1. Bandingkan prinsip “Thousands Friends, Zero Enemy” dengan prinsip yang berlaku dalam
Politik Internasional: “There are no permanent friends, there are no permanent enemies,
there are only permanent interests”. Jelaskan singkat.

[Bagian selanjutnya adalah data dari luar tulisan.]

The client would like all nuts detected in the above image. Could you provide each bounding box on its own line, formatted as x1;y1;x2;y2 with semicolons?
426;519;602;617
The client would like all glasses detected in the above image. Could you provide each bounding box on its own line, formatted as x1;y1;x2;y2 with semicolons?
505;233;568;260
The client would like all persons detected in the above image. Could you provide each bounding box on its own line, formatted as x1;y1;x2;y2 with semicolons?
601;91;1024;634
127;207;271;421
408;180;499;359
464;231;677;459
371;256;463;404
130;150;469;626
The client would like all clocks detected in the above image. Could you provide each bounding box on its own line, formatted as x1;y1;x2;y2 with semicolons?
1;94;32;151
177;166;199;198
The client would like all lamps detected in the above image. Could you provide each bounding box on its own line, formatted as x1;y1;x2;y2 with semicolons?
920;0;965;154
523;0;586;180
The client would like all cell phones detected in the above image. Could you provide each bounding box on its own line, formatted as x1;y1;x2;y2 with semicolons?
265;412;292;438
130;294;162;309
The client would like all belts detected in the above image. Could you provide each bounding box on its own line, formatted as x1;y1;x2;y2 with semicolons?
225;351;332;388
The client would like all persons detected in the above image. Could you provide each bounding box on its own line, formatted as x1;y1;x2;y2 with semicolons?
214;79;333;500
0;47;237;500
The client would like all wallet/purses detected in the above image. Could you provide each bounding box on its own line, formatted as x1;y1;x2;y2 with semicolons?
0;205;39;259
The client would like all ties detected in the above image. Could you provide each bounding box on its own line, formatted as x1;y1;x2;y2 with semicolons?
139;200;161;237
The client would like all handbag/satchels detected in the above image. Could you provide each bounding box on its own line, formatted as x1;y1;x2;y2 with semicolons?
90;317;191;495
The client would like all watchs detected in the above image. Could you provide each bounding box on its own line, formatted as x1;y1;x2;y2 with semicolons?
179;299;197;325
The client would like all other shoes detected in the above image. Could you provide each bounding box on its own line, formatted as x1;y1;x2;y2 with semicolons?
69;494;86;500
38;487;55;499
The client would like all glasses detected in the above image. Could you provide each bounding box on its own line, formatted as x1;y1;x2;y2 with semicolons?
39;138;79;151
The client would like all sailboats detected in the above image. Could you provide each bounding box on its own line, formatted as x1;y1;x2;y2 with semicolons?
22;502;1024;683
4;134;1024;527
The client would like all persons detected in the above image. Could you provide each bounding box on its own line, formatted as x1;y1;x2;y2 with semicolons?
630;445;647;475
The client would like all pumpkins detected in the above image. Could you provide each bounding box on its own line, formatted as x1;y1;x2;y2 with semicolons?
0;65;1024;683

Kebijakan Thousands Friends, Zero Enemy merupakan ide dan gagasan yang dikeluarkan
oleh Presiden Susilo Bambang Yudhoyono di periode keduanya, dengan Menteri Luar Negeri
Indonesia pada saat itu, Marty Natalegawa. Kebijakan dimaknai sebagai simbol semangat Indonesia
dalam meningkatkan peranan Indonesia untuk mewujudkan perdamaian dunia. Tujuan dari kebijakan
ini untuk menjadikan Indonesia mampu menciptakan kerjasama yang baik kepada seluruh negara di
dunia yang tidak memandang blok (all direction foreign policy). Hal ini disebabkan kondisi pada saat
itu dunia cenderung tidak stabil. Sehingga diperlukan sikap kerjasama tanpa menunjukkan
keberpihakan. Kemudian, prinsip There are no permanent friends, there are no permanent enemies,
there are only permanent interests memiliki arti yang sangat berbeda dengan prinsip kebijakan
Presiden SBY. Prinsip ini memiliki definisi bahwa setiap hubungan kerjasama antarnegara serta
konflik yang berlangsung di dalam politik internasional merupakan hasil dari kepentingan negara-
negara yang terlibat. Negara tidak akan pernah menjalin kerjasama yang permanen apabila kerjasama
tersebut sudah tidak menghadirkan kepentingan salah satu negara di dalamnya sehingga kerjasama itu
akan putus. Begitu juga dengan konflik, negara-negara yang terlibat konflik masih memiliki hubungan
di bidang lain karena mereka masih memiliki kepentingan antar satu sama lain. 1

2. Uraikan tentang kesepakatan ASEAN mengenai Indo-Pasifik. Jelaskan peranan Indonesia serta
pandangan negara di luar kawasan mengenai hal ini.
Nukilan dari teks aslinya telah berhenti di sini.